# PROBLEM
Output only the lines below from the one holding "együttműködési készségének fejlesztéséhez." down to the one holding "Live simple (dark)", both end lines included and every picture dropped.

MATERIAL PROVIDED section start

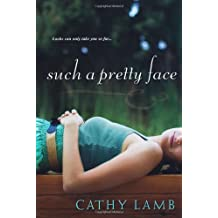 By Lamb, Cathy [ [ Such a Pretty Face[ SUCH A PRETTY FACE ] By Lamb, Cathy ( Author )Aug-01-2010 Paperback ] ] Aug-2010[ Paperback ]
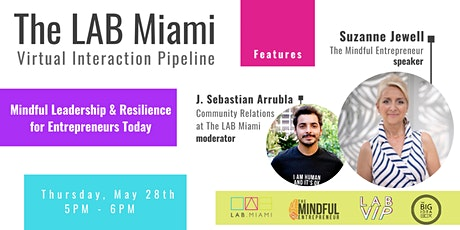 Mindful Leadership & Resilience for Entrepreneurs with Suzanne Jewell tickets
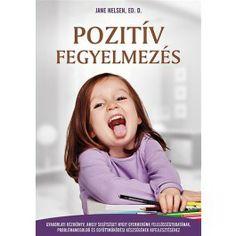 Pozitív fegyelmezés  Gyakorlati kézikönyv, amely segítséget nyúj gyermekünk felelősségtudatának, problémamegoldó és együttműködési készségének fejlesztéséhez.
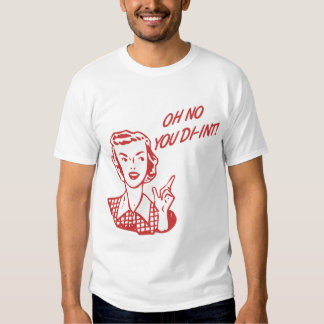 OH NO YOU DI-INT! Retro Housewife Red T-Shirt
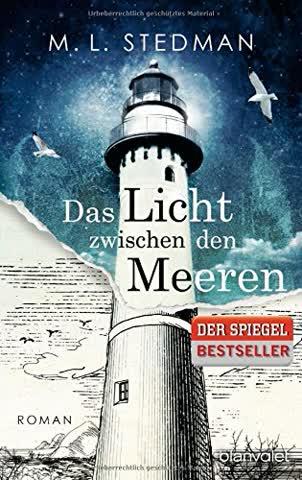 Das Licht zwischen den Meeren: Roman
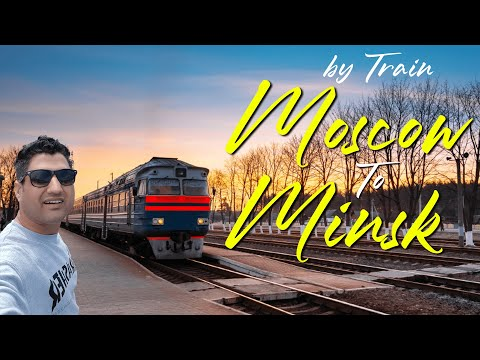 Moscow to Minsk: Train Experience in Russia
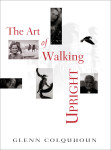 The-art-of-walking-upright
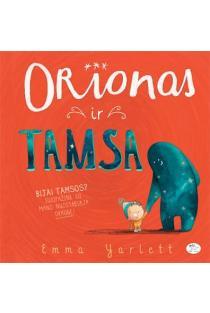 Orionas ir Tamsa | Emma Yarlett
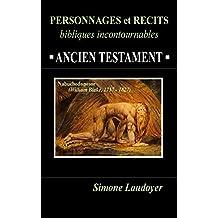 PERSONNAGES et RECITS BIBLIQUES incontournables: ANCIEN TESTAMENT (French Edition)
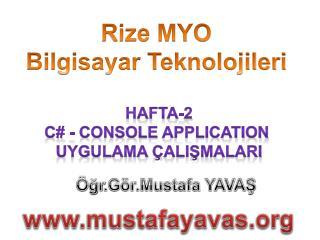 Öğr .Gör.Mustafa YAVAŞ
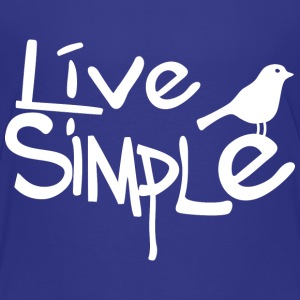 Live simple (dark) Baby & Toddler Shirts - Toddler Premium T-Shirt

MATERIAL PROVIDED section end
MATERIAL PROVIDED section start

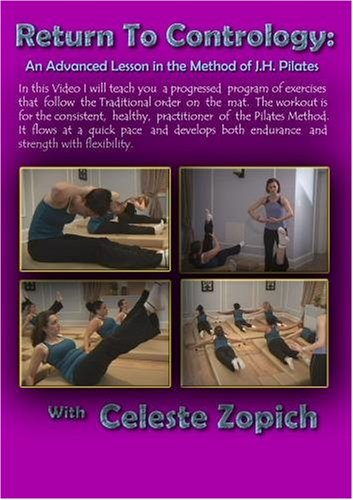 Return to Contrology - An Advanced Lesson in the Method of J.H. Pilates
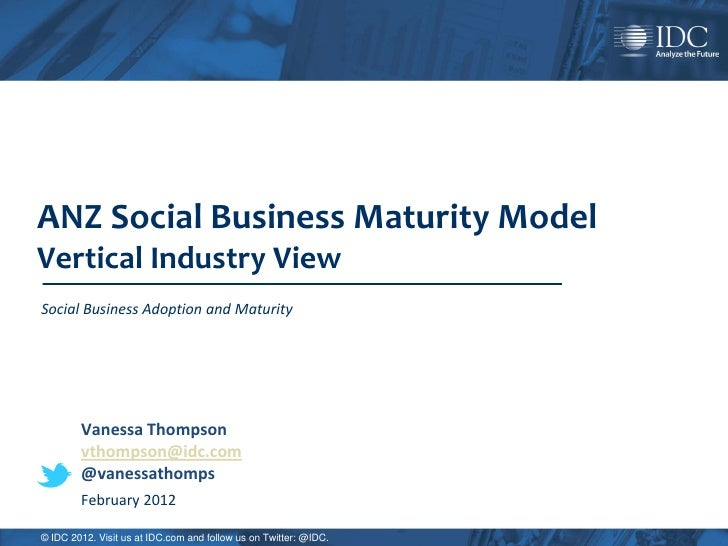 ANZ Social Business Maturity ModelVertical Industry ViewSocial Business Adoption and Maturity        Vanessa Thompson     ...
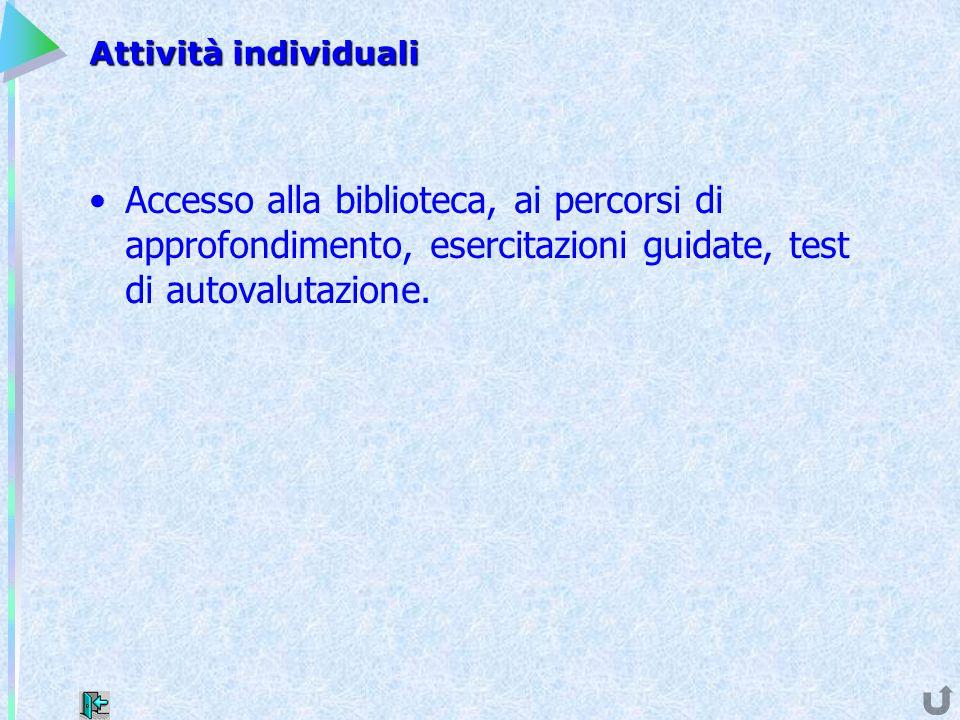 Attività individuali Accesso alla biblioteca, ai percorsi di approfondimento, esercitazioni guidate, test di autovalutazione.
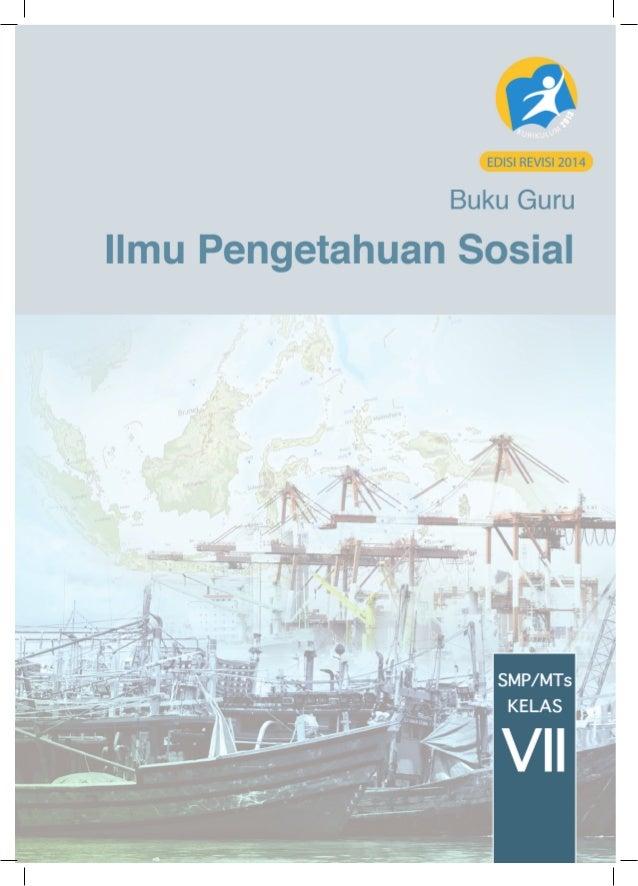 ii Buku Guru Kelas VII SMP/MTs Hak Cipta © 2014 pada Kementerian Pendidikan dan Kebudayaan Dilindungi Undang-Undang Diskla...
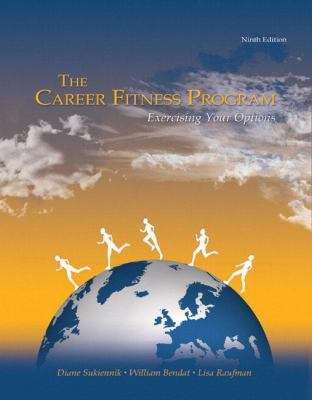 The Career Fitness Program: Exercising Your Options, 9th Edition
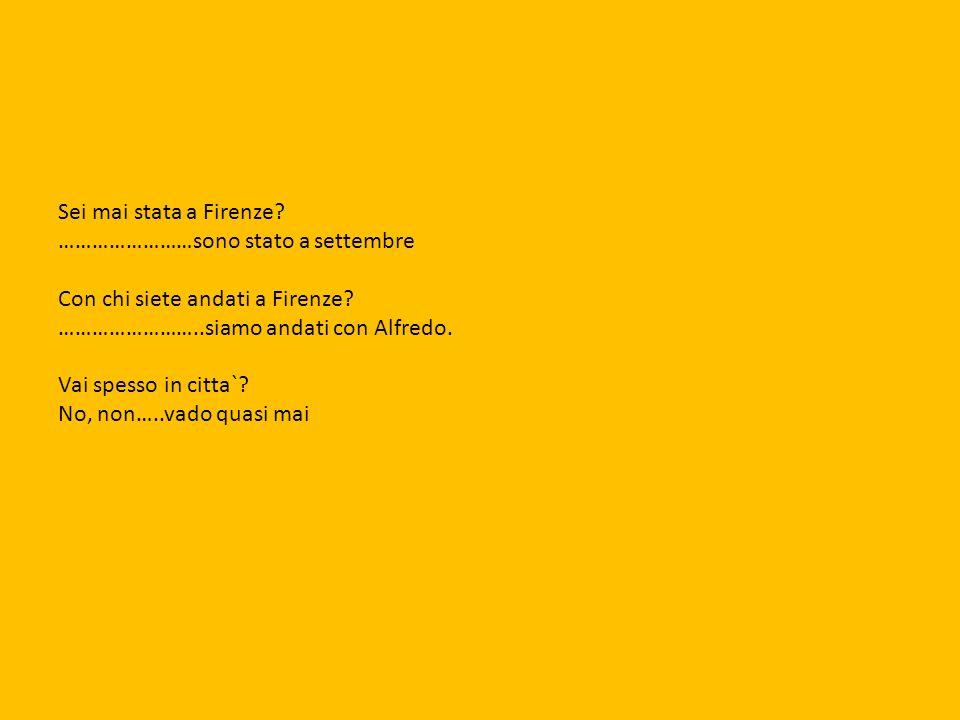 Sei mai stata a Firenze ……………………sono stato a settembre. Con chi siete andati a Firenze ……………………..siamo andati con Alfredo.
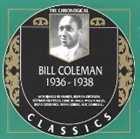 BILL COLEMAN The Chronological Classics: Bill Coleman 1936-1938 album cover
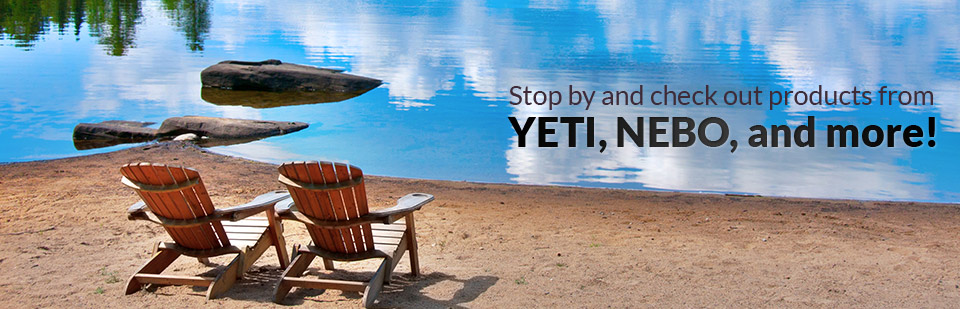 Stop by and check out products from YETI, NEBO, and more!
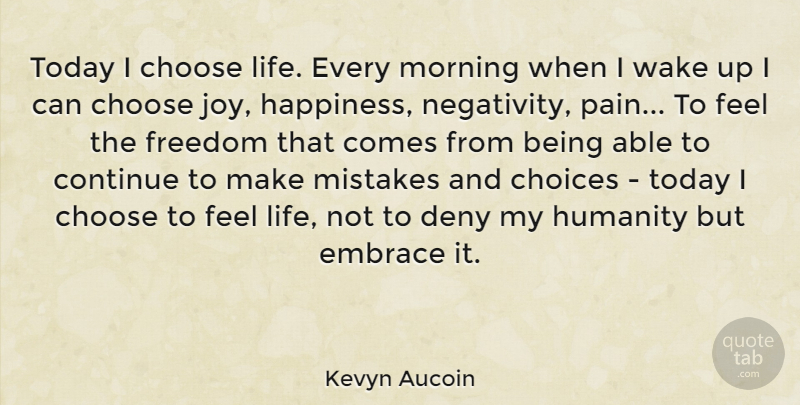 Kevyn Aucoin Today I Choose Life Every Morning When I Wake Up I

MATERIAL PROVIDED section end
MATERIAL PROVIDED section start

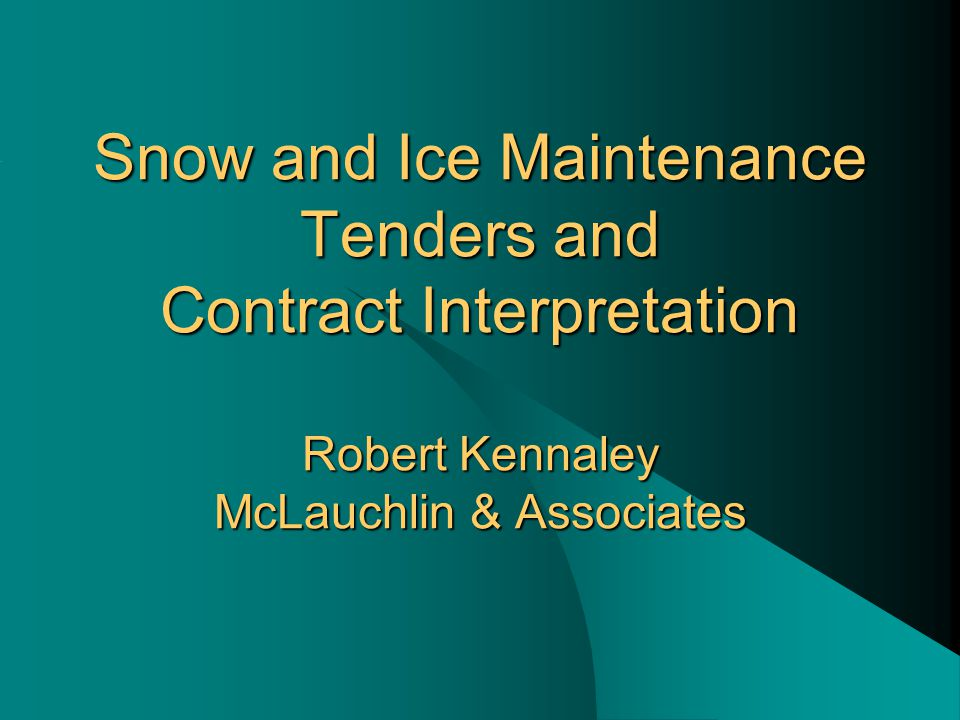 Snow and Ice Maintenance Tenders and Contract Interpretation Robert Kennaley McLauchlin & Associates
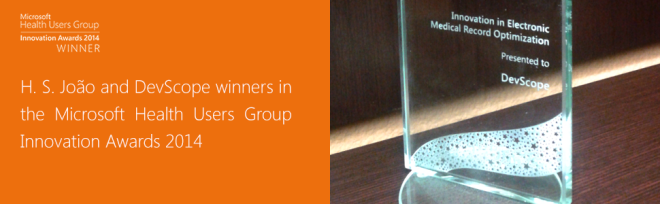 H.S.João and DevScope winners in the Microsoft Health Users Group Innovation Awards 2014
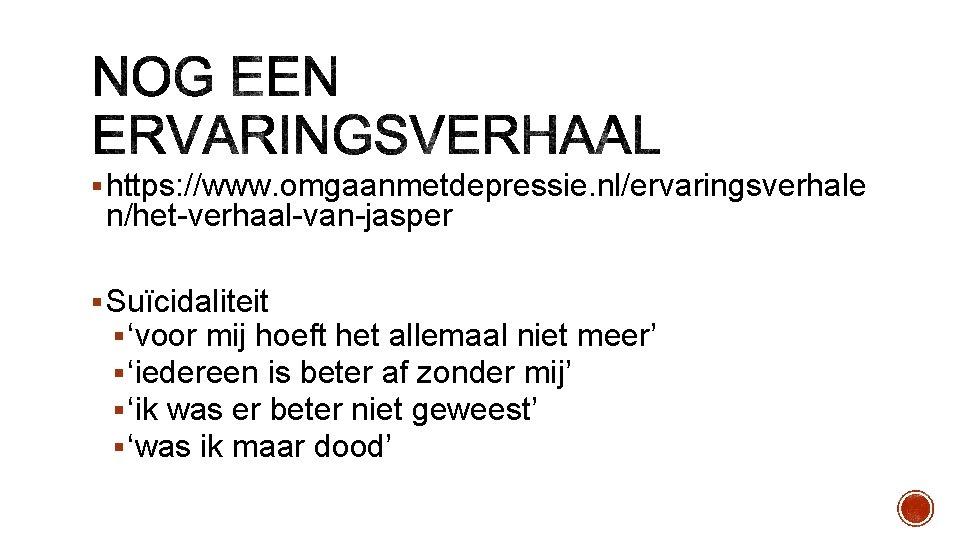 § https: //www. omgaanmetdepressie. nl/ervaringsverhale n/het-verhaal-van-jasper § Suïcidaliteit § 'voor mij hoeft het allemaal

MATERIAL PROVIDED section end

# EXERCISE ANSWER
 Pozitív fegyelmezés  Gyakorlati kézikönyv, amely segítséget nyúj gyermekünk felelősségtudatának, problémamegoldó és együttműködési készségének fejlesztéséhez.
 OH NO YOU DI-INT! Retro Housewife Red T-Shirt
 Das Licht zwischen den Meeren: Roman
 Moscow to Minsk: Train Experience in Russia
 The-art-of-walking-upright
 Orionas ir Tamsa | Emma Yarlett
 PERSONNAGES et RECITS BIBLIQUES incontournables: ANCIEN TESTAMENT (French Edition)
 Öğr .Gör.Mustafa YAVAŞ
 Live simple (dark) Baby & Toddler Shirts - Toddler Premium T-Shirt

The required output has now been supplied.